You can also enable it via Intune

Yes! Although it would be best to send logging data to a SIEM, it isn't a requirement. Even if you store command line process events locally on your devices it is a valuable forensic artifact. In the event of an incident, the logs can be retrieved from any devices of interest and analyzed by your incident response and forensic teams. It is recommended you configure your devices to store enough logging data locally to give you a useful amount of historical data needed during an incident.

Yes! Although process auditing is a key component of EDR products, it is still valuable to enable command line process auditing on your devices. This is important for a number of reasons:

• Threat actors are known to tamper with or disable EDR and other security tools
• Some devices may not be fully enrolled in your EDR product
• EDR products have different capabilities, which can change over time. Having auditing enabled on your devices separately gives you consistentcy to your available forensic data
• You may change your EDR product over time. Having auditing enabled on your devices separately gives you consistentcy to your available forensic data
• Some devices may be in airgapped networks or locations where the internet is not always available, so they aren't consistently sending data to your EDR
• Your EDR may have a short retention period so older data may not be available during an investigation. Configuring enough disk space for longer on disk retention may give you access to older logs. (Thank you to Ali for this point)
• EDR vendors may filter or only collect a sample of certain data in order to balance the detection capability with the performance of their product. Having auditing enabled will capture all process creation events. (Thank you to Ali for this point)

Enabling command line process auditing can expose sensitive information, such as usernames, passwords or other credentials. If this information is included in clear text in command line arguments, it will be logged to the event log and visible to anyone who has access to that data. It is recommended, of course, that credentials aren't sent in clear text in this way.

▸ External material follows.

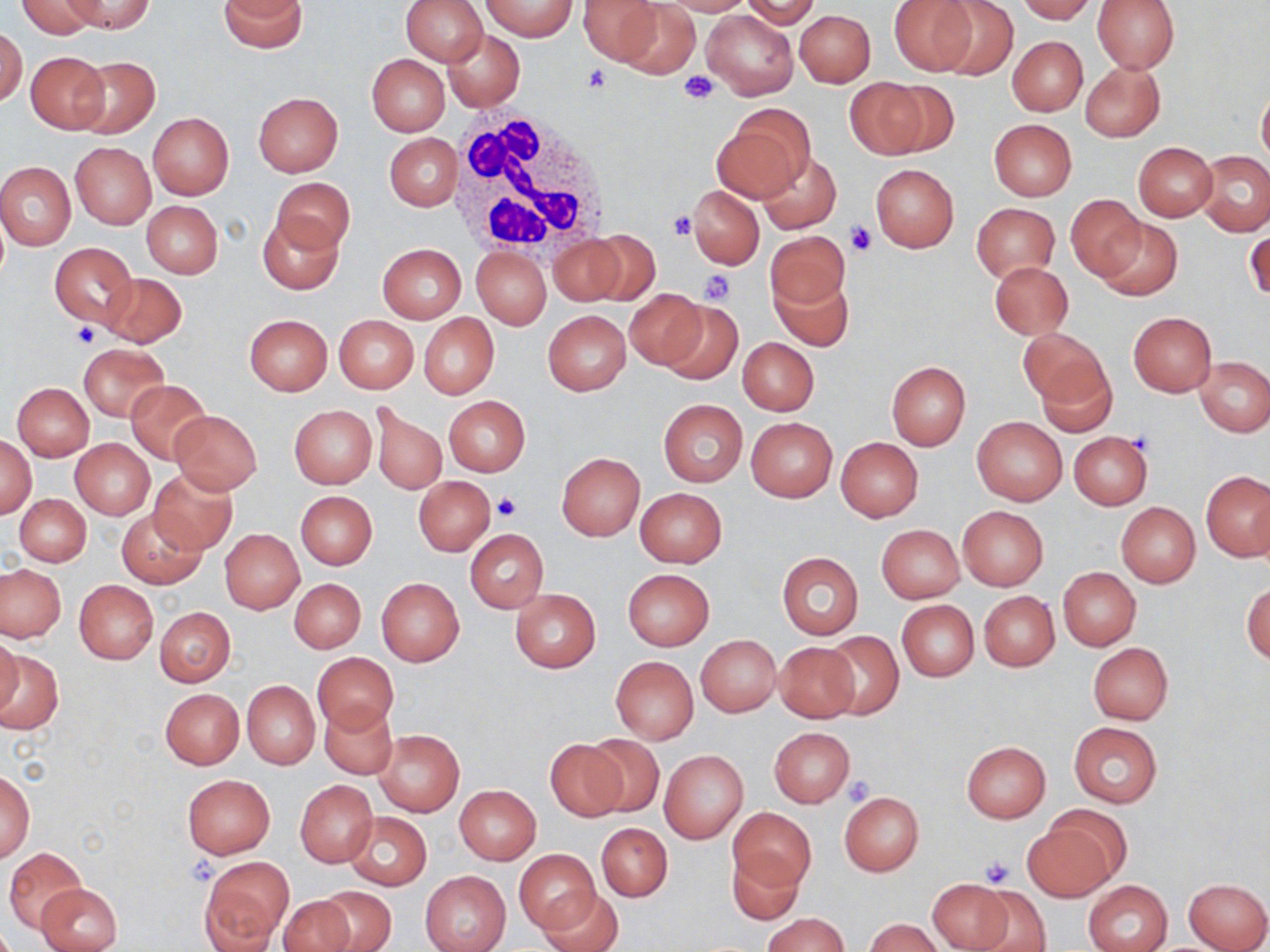
Approximate bounding boxes as (x1, y1, x2, y2) in pixels. White blood cell locations: (446, 107, 614, 258). Platelet locations: (582, 64, 612, 94), (680, 71, 719, 105), (667, 209, 696, 240), (845, 220, 875, 257), (699, 269, 736, 305), (71, 323, 100, 349), (492, 489, 521, 520), (843, 777, 876, 806), (980, 856, 1016, 888). Uninfected red blood cell locations: (16, 0, 100, 39), (61, 0, 154, 34), (401, 0, 486, 65), (482, 0, 576, 40), (578, 0, 664, 65), (658, 0, 753, 15), (741, 0, 821, 27), (890, 0, 979, 73), (931, 0, 1019, 81), (1016, 0, 1095, 23), (1092, 0, 1180, 73), (218, 1, 307, 53), (616, 1, 700, 79), (702, 9, 797, 99), (795, 9, 875, 87), (0, 27, 27, 108), (442, 29, 525, 110), (1008, 37, 1087, 115), (26, 52, 109, 133), (367, 54, 449, 136), (69, 55, 160, 138), (1081, 61, 1165, 141), (846, 77, 933, 159), (1258, 84, 1270, 169), (253, 92, 343, 177), (713, 107, 814, 201), (148, 113, 234, 199), (989, 118, 1077, 199), (385, 133, 461, 211), (71, 142, 156, 228), (1133, 142, 1218, 221), (757, 151, 841, 232), (1196, 151, 1270, 235), (0, 162, 76, 251), (871, 164, 958, 252), (272, 177, 354, 254), (690, 185, 763, 269), (1066, 194, 1144, 279), (142, 201, 224, 279), (972, 203, 1059, 283), (257, 212, 342, 294), (1095, 218, 1182, 300), (1245, 227, 1269, 305), (765, 230, 850, 314), (588, 232, 659, 305), (549, 235, 626, 307), (50, 243, 137, 327), (377, 244, 466, 323), (472, 246, 551, 330), (989, 261, 1073, 340), (770, 268, 854, 350), (101, 273, 187, 348), (626, 289, 707, 368), (658, 302, 742, 385), (543, 310, 631, 394), (1129, 312, 1217, 396), (418, 313, 499, 398), (244, 314, 332, 394), (335, 315, 419, 393), (1020, 328, 1113, 419), (737, 337, 819, 415), (79, 344, 168, 420), (1196, 357, 1270, 437), (886, 361, 970, 451), (125, 380, 211, 464), (11, 382, 94, 461), (443, 395, 530, 476), (659, 400, 747, 486), (372, 404, 447, 496), (289, 405, 377, 487), (169, 410, 263, 496), (972, 417, 1066, 505), (747, 418, 836, 502), (1068, 431, 1152, 510), (1, 436, 36, 517), (836, 437, 923, 521), (70, 439, 154, 518), (557, 453, 644, 541), (148, 468, 237, 554), (1202, 469, 1269, 561), (414, 476, 497, 556), (634, 488, 728, 567), (296, 491, 378, 569), (14, 494, 90, 566), (1116, 502, 1201, 588), (957, 506, 1048, 590), (116, 507, 205, 589), (876, 524, 965, 604), (220, 529, 304, 612), (464, 529, 549, 613), (777, 552, 864, 639), (1, 564, 65, 641), (1058, 567, 1141, 650), (623, 568, 715, 652), (377, 577, 464, 666), (290, 578, 366, 654), (74, 579, 158, 664), (1242, 583, 1270, 665), (510, 588, 601, 672), (980, 591, 1058, 671), (896, 600, 979, 681), (155, 607, 235, 686), (822, 630, 903, 720), (695, 634, 782, 716), (1, 635, 23, 720), (774, 643, 860, 722), (1089, 643, 1173, 724), (0, 648, 64, 736), (312, 652, 398, 735), (611, 656, 698, 743), (242, 680, 319, 769), (161, 688, 243, 768), (320, 702, 397, 779), (1067, 722, 1162, 809), (769, 726, 855, 807), (373, 729, 464, 817), (585, 733, 663, 816), (545, 740, 629, 820), (960, 741, 1051, 823), (659, 749, 747, 844), (1, 769, 35, 863), (181, 774, 275, 857), (296, 780, 378, 866), (455, 785, 541, 863), (839, 791, 924, 875), (729, 807, 815, 890), (344, 812, 432, 891), (1021, 820, 1117, 901), (597, 823, 672, 901), (4, 847, 86, 932), (515, 848, 602, 934), (729, 848, 805, 926), (200, 858, 292, 947), (420, 870, 511, 952), (925, 878, 1015, 952), (1184, 878, 1269, 952), (1085, 879, 1173, 952), (36, 882, 122, 952), (969, 885, 1053, 952), (315, 886, 396, 952), (539, 888, 623, 952), (277, 895, 356, 952), (764, 913, 847, 952), (866, 918, 942, 952). Slide-level diagnosis: no evidence of blood parasites. Image is 1270×952 pixels. One field of a larger specimen. Thin blood smear. Captured at 1000x magnification. Light microscopy. May-Grünwald-Giemsa stain.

Command line process auditing - Microsoft Learn

Defense Against the Lateral Arts: Detecting and Preventing Impacket’s Wmiexec - CrowdStrike

Impacket Cheat Sheet - 13 Cubed

Wanted: Process Command Lines - TrustedSec

Windows Event Logging and Forwarding - ACSC

Sysmon is one of the Sysinternals tools, developed and maintained by Microsoft. Sysmon adds additional, high fidelity logging data to the standard Windows events, and can include events such as file events, network connections and process creation events. These events are written to the 'Applications and Services Logs/Microsoft/Windows/Sysmon/Operational' log from Windows Vista onwards.

This picture shows an example of a process creation event in Sysmon.

Sysmon is very simple to install, you can install it manually on devices, or deploy it via script with Group Policy or SCCM, or similar tools.

When installing Sysmon, you provide a .xml file which tells Sysmon which events to capture.

This example shows Sysmon installed manually using an .xml config file.

It doesn't need to be, there are plenty of example .xml files available that have been created by community members and shared publicly.

• SwiftOnSecurity
• Olaf Hartong
• Florian Roth

It is recommended to test these configurations in your environment before deploying widely to ensure they are compatible and understand the overhead on your devices. You may need to exclude tooling specific to your environment to reduce noise.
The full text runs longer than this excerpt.